Après une lecture agréable, on ferme le livre avec l'impression d'avoir toujours connu Neil, un peu comme si c'était un vieux pote, ce qui est loin d'être désagréable. Un peu de nostalgie aussi, en constatant que Neil Young fait partie désormais d'une époque bien révolue où tout semblait plus simple et surtout d'une espèce en voie de disparition, celle des très grands.
Et maintenant, comme dans toute émission littéraire, on va passer au moment des extraits, histoire d'une petite mise en bouche.
-Sur son obsession du son:
"Aujourd'hui, le rapport des gens à la musique à changé de fond en comble. La musique ne fait plus partie de notre culture comme avant. Pour moi, c'est en grande partie à cause de la qualité du son, d'où l'idée de PureTone. La musique n'est pas le problème. Le problème, c'est le son.
Il y a des années, on gravait des "acétates" pour écouter le résultat des prises en studio (...). C'était une époque formidable. Ces temps là ne reviendront pas, mais on peut quand même retrouver une qualité de son qui vous prend au tripes.
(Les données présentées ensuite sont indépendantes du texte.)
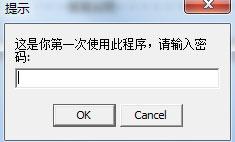 浪迹个人文档加密器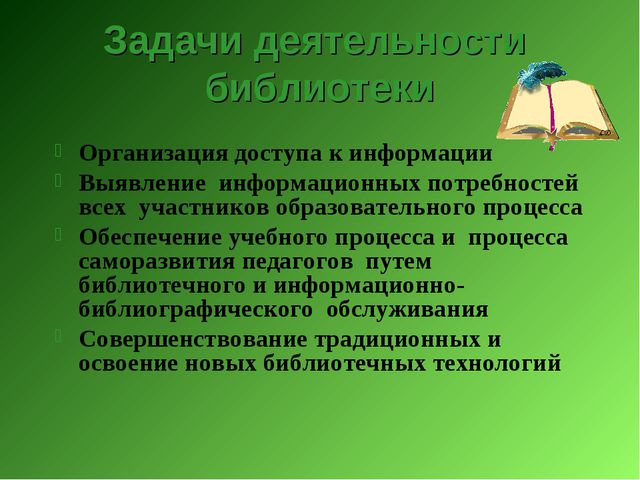 Задачи деятельности библиотеки Организация доступа к информации Выявление инф...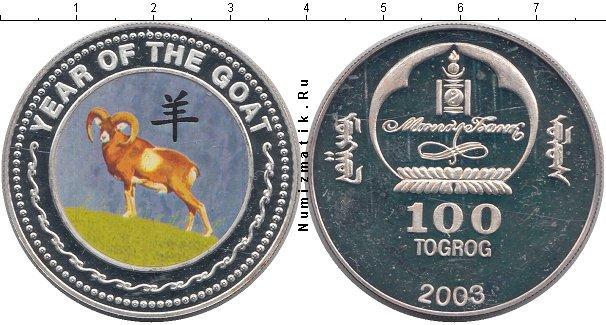 Каталог монет - Монголия 100 тугриков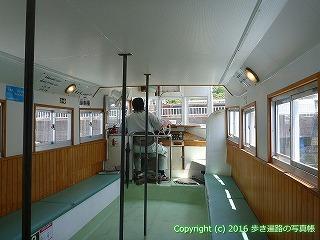 37-052高知県須崎市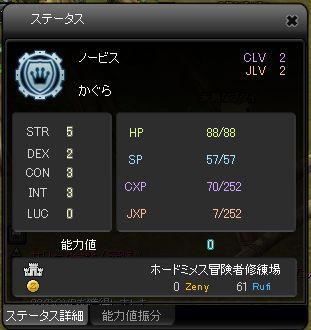 LUK=0(゜∀゜)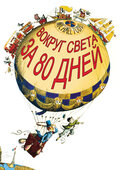 Вокруг Света за 80 дней (1956)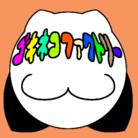 ゴキネコファクトリー ( iriomote_wmanko )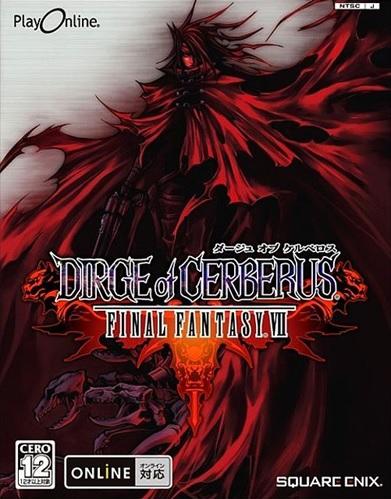 dirge of cerberus final fantasy vii � wikip233dia a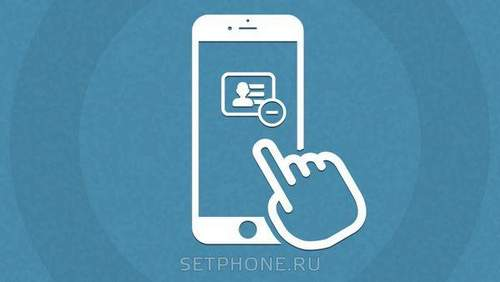 How to Delete Contacts from Iphone 4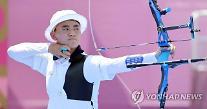 [속보] 한국 남자 양궁, 대만 누르고 단체전 금메달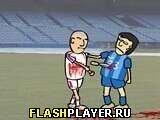 Игра Зидан против Матерацци - играть бесплатно онлайн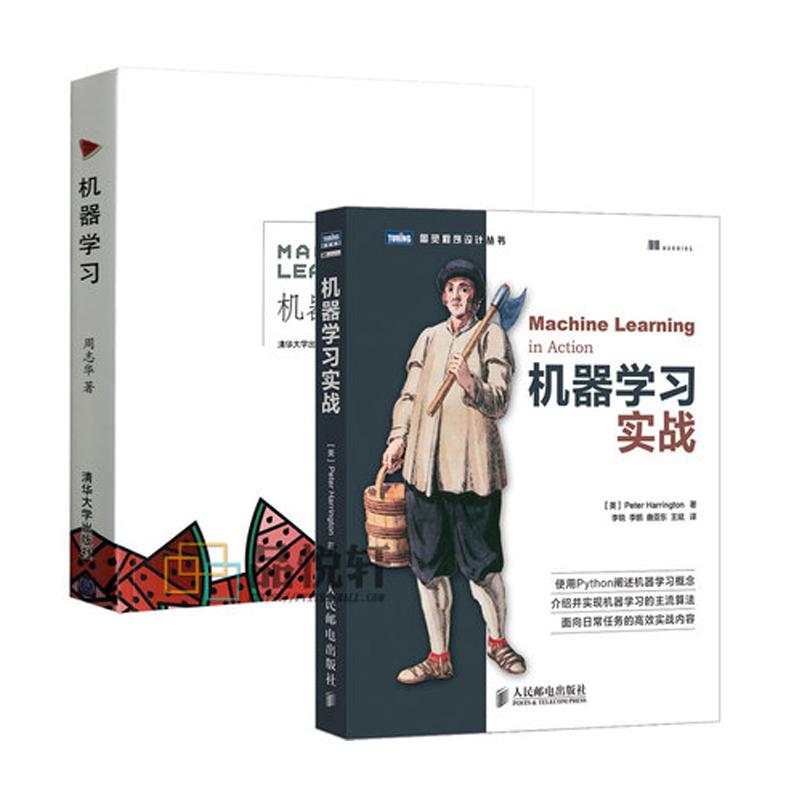 全2册   机器学习 周志华+机器学习实战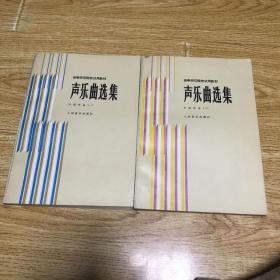声乐曲选集:外国作品1.2.3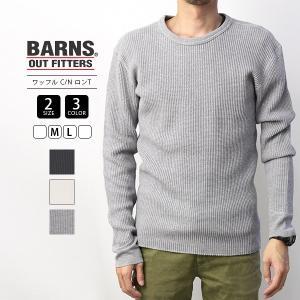 バーンズ Tシャツ 長袖 BARNS Tシャツ 長袖 ロンT ワッフル 日本製 無地 BR-3050A|jeans-yamato
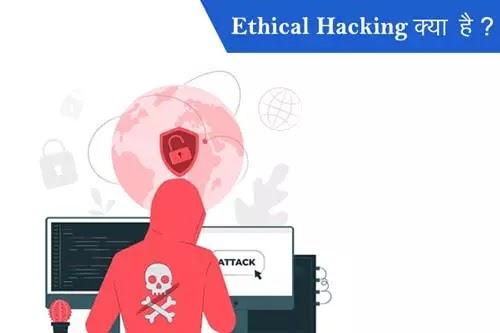 Ethical hacking kya hai?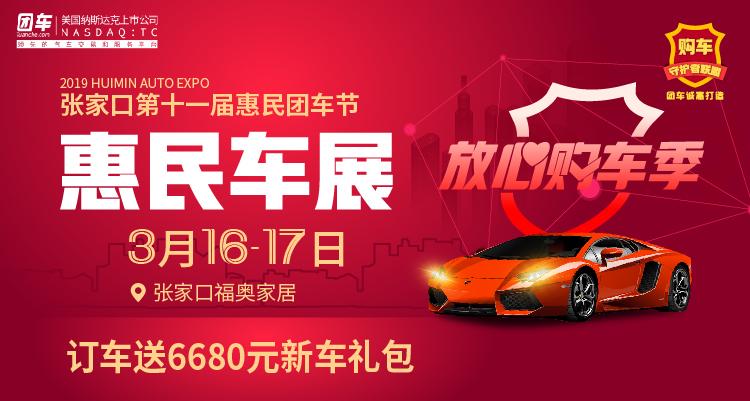 2019张家口第十一届惠民团车节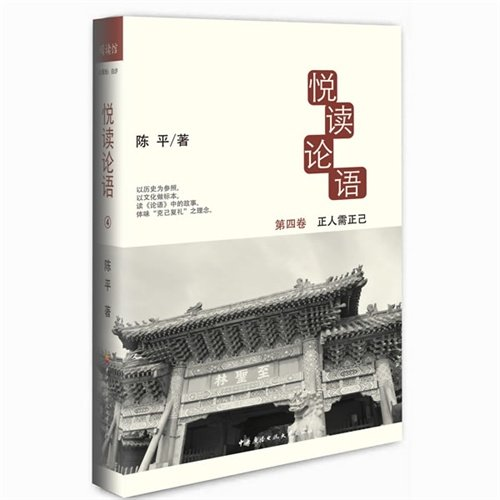 9787304056322: Correct Yourself before Correcting Others- Volume Four (Chinese Edition)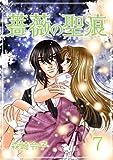 薔薇の聖痕 7 (フェアベルコミックス フレイヤ)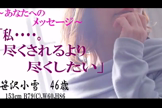 「優しく責められると私・・・」02/25(日) 17:35 | 笹沢小雪の写メ・風俗動画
De nos jours, la musique est devenue un loisir, un jeu, privés de cette qualité sonore intégrale. C'est un passe temps cool, un jouet, le message destiné à l'âme n'existe plus."
-Sur les concerts:
"On se sent bien seul quand on est sur scène. Je fais ça parce que je ne sais pas faire autre chose, et je je le ferai jusqu'au bout, j'en suis sûr. J'aime quand le son est bon,le public chaud et la musique chargée de sens. Si l'un de ces éléments vient à manquer, tu es baisé;"
-A propos de Ben Young, chez le medecin
"Après nous avoir jeté un coup d'oeil, il a concédé d'un ton désinvolte: "Ben est atteint d'une infirmité motrice cérébrale". Je suis resté sous le choc des semaines durant. J'avançais dans le brouillard. Je n'arrivais pas à comprendre comment j'avais engendré deux enfants atteints d'une affection rare, théoriquement non hériditaire, avec deux mères différentes. Ma colère et ma confusion étaient telles que je me faisais des films, j'imaginais des gens lâchant quelque commentaire cruel à propos de Ben ou de Zeke et moi me jetant sur eux, devenant fou de rage. Heureusement, ça n'est jamais arrivé, mais pendant un temps j'ai eu une tendance à l'instabilité. Même si elle s'est atténuée avec le temps, j'ai gardé cette sensation des années durant.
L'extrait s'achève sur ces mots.